Throughout it all Kate Harvey and Charlotte Despard remained close. Their common interests even extended to theosophy - the movement of mystical spiritualism which thanks to Madame Blavatsky was so fashionable at the time.

Mrs Harvey's home for illegitimate, sick and handicapped children - some of whom were paid for by Charlotte Despard - was renamed the Brackenhill Theosophical Home School. It also featured a vegetarian diet, self government and a Montessori department.

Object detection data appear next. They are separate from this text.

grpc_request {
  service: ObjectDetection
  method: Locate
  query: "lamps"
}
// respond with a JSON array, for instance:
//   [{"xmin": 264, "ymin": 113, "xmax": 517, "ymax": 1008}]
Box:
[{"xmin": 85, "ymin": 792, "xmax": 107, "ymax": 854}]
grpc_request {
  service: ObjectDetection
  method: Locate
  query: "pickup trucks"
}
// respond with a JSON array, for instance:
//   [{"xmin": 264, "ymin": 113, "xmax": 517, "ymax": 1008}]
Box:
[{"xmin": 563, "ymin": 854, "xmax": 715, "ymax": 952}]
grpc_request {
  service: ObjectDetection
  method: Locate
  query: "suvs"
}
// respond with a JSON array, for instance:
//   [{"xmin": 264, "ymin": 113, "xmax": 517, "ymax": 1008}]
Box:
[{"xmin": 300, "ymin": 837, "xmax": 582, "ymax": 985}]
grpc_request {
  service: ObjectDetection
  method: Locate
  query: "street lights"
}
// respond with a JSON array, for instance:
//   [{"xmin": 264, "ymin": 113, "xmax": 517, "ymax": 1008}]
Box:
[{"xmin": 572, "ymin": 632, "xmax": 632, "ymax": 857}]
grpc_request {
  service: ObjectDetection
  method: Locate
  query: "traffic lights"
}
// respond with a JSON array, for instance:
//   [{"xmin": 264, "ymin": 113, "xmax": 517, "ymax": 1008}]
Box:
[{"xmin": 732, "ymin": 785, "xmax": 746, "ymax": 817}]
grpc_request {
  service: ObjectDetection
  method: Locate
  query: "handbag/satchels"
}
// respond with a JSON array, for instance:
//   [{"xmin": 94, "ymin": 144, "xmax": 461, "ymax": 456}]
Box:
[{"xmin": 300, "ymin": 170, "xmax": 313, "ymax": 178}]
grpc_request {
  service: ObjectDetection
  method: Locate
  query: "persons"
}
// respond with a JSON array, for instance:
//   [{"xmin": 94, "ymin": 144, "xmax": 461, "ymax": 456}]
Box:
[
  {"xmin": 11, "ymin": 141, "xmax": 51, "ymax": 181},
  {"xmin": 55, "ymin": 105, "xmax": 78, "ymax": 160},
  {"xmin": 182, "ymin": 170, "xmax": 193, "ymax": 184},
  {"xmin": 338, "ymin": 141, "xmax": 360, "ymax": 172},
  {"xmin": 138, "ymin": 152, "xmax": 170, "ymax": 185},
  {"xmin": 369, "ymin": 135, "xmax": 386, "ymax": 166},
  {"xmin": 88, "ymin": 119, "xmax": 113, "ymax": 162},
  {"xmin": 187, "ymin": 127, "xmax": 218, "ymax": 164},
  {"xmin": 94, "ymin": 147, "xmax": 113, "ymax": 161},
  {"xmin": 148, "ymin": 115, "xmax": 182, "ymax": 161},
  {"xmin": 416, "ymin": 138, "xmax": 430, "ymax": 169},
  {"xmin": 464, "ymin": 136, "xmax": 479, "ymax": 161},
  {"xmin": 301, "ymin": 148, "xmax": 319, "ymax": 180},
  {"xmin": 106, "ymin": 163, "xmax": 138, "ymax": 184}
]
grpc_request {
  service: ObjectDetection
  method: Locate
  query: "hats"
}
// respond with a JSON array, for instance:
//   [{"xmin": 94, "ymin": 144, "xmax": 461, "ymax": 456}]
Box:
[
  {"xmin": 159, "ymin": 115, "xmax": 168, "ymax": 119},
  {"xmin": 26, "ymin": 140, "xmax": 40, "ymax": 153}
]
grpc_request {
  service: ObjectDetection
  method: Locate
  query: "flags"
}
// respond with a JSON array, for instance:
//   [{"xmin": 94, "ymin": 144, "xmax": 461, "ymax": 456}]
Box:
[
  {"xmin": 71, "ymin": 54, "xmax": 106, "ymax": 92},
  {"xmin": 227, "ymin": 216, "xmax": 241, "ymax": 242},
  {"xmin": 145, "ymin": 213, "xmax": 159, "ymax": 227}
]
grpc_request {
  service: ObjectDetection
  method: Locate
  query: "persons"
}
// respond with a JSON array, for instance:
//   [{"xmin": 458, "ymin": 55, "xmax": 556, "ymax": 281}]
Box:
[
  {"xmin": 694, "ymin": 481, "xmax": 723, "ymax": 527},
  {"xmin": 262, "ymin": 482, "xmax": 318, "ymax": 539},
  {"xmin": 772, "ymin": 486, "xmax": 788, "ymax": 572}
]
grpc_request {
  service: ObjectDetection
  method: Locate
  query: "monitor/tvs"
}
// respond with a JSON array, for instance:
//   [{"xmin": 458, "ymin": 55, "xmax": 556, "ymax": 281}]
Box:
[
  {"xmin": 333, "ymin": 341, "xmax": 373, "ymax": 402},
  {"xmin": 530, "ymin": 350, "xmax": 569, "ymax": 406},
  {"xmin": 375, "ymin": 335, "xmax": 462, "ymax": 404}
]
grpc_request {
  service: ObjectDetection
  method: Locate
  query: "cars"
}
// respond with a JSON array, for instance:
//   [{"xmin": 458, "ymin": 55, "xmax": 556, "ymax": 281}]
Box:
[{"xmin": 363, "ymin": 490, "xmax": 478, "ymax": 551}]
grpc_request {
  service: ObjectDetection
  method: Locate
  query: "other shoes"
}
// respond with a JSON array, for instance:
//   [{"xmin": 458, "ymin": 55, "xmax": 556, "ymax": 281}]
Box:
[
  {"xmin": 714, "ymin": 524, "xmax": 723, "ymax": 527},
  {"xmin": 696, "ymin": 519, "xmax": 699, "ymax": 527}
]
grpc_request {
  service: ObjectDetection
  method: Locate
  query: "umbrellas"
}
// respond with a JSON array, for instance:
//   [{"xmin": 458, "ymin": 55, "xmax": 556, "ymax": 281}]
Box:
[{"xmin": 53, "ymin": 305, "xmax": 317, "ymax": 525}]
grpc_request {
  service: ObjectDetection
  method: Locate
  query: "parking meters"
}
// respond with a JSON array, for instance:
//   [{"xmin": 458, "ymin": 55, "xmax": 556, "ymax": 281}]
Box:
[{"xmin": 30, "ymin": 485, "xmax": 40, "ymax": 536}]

How it all ended is unclear. In 1921, after nine years together, Charlotte Despard, who had been prominent in the Irish Women's Franchise League and was something of a Sinn Feiner, moved to Ireland and transferred her affections to Maud Gonne MacBride. The magical years were over. Kate Harvey lived until 1946 and then the medal commemorating her moment in history passed into the possession of her daughter Rita, now dead too, and hence into the hands of the yesterday's auctioneers.

They placed an estimate on it of between £300 to £500. In the event it sold for £840, plus premium and tax. Along with it went a souvenir brochure for the International Suffrage Fair, Chelsea Town Hall, "some pages missing, some incorrectly numbered".

Slipped in among them was a newspaper. It reported on "the eagerly expected performance of Mrs Harvey's dramatic version of Longfellow's Hiawatha". There had been, it said, a "splendid welcome for Mrs Harvey who appeared in public for the first time since her imprisonment and subsequent illness". Of Hiawatha, and of Minnehaha, it said no more.

The Suffragettes

Christabel Pankhurst

She was born in Manchester in 1880 and co-founded the Women's Social and Political Union in 1903 with her mother, Emmeline, and sister Sylvia. She was arrested after disrupting a Liberal Party meeting in 1905. To gain publicity for her cause she got herself arrested and went to prison rather than pay the fine. After the Qualification of Women Act 1918, Pankhurst was one of 17 women who stood in the post-war election. She died in 1958.

Lady Constance Georgina Lytton

After seeing suffragettes in Holloway prison she joined the Women's Political and Social Union in 1909. She was jailed after throwing rocks at an MP's car. She suffered a heart attack in August 1910 after she was freed and was part-paralysed. She forced herself to write and produced Prisons and Prisoners, her account of prison. She died in 1923.

Dame Ethyl Smyth

Joining the cause in 1910, Ethyl Smyth was a militant, organising publicity stunts and speeches with Pankhurst. Pankhurst had gone into hiding, and Ethyl delivered messages between England and France. She had studied music and composed "The March of Women" in 1911. The song became the suffragette anthem. She volunteered in the First World War, hunted and golfed, and took lovers such as Emmeline Pankhurst and Virginia Woolf, documented in her autobiography. She died in 1944.

Emily Davison

Born in 1872, Emily Davison became a martyr for "the cause". In 1909 she was jailed for throwing rocks at the carriage of the Chancellor of the Exchequer. In prison she went on a hunger strike. The government responded to prison hunger strikes by freeing the prisoners until they regained their strength enough to return to finish their sentences. Following several suicide attempts, Davison grabbed George V's horse and was trampled. She died days later, in 1913.

Emmeline Pankhurst

Born in 1858, Emmeline Pankhurst formed the Women's Social and Political Union in Manchester in 1903. She perfected the use of publicity and spectacle with the disruption of public meetings, vandalism and publicised hunger strikes. Pankhurst, a widow and lecturer, was most noted for her ability to mobilise and her charisma. But she died in 1928, estranged from her friends after becoming increasingly conservative.